On Thursday, I decided to try and test the waters about this thing. I did something. And right now, that something is just kind of hanging out in space waiting for an answer. I kind of need to really talk to a human being about this but the only one that can give me the information I really need is incommunicado right now. So, things start going right after I decided on Wednesday to do something. A 1/4" thread hexagon nut survived a 16 mile trip on the hood of my truck on Thursday (at speeds of 55mph). That nut went to my park brake mechanism. I had one to hold it on temporarily but I needed that particular nut to go back where it came from and I lost it for a bit. That's what I mean about going right.
On Friday, I helped a friend out for a couple of hours.

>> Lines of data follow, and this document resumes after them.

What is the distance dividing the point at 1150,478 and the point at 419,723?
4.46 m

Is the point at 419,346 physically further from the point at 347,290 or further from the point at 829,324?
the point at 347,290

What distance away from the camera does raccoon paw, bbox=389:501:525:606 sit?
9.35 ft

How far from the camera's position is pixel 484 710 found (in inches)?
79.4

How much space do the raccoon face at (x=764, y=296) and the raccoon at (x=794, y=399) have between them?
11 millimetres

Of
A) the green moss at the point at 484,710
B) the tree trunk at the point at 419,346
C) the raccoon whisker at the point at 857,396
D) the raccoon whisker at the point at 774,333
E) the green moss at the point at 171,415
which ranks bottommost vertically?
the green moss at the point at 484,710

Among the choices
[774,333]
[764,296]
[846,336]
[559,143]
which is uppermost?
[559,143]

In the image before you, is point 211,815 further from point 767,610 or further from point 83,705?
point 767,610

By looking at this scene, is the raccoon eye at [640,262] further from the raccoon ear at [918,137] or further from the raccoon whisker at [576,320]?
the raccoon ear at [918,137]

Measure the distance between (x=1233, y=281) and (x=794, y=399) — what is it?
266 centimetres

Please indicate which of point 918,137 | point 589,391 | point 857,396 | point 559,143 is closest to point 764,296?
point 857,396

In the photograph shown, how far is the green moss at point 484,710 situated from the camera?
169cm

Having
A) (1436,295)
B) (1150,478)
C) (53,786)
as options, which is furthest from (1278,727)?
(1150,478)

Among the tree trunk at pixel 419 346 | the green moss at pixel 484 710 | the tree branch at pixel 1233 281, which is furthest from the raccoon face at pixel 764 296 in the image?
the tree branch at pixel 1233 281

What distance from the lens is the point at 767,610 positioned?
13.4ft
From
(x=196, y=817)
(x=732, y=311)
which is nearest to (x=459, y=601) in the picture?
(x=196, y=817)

We had to make a trip to Lowe's and he went one way to get something and I went another way. While I was looking for a specific type of hacksaw, I couldn't help but notice a woman walking by. And that's when the thought popped into my head that if this thing that I've had on my mind were to come to pass, then I needed to not be window shopping. I can't describe it better than that and it carried on through my day and is still on my mind. I noticed that through my travels since that nobody's really turning my head. It's like that covenant Job talks about that he made with his eyes not to look at another except his wife. That's good advice, by the way for my married and committed friends. Anyway, to continue the story...
I accidentally left my multi-tool at my friend's house house. I keep one in the truck at all times. They're great fishing accessories because you can use the pliers to remove hooks and the knife to gut the fish. I keep another in the shed at church so I can thread the spool on the weed eater and cut the line. Since I was going fishing on Saturday, I wanted to take the tool with me so I decided to run down to the church.
You see where this is going, right?
On the journey, I was talking to God about this whole thing. If I can't put God in the middle of this situation, at the point of the triangle, as it were, then the thing on my heart is NOT for me. I mean that. There's no room for error here. If it's not from God, then it's not for me. And when it has to do with something that God had previously said NO! to then I'm acting on an extra over abundance of caution about. And in mid-sentence that's when I saw it: Wyoming 4-1953.
My sign I'd asked God for.
I have never been left utterly speechless before! I stopped in mid-sentence. My jaw dropped open. At this point, words escaped me. Um.... that's a pretty specific request and one I just made up out of my tiny little pea brain. Maybe I'm starting to see that this is really from above. But then I heard a radio program that reminded me of a Bible verse in 1 Peter that kept me saying NO! (maybe I should have said yes?)
Things happen to me all the time. This one takes the cake. But I'm still unsure and acting out of an abundance of caution. But to drive the point home, as I was returning from the church to my house, as I turned up 36th Street from Harrison Blvd, there was a red car with Wyoming plates on it. The number: 4-19531.
Be careful of what you ask for if you are not totally ready for the answer in which you might receive. Your question may have had a NO answer before because it was not in His will at that moment. The Bible never said that No means No forever!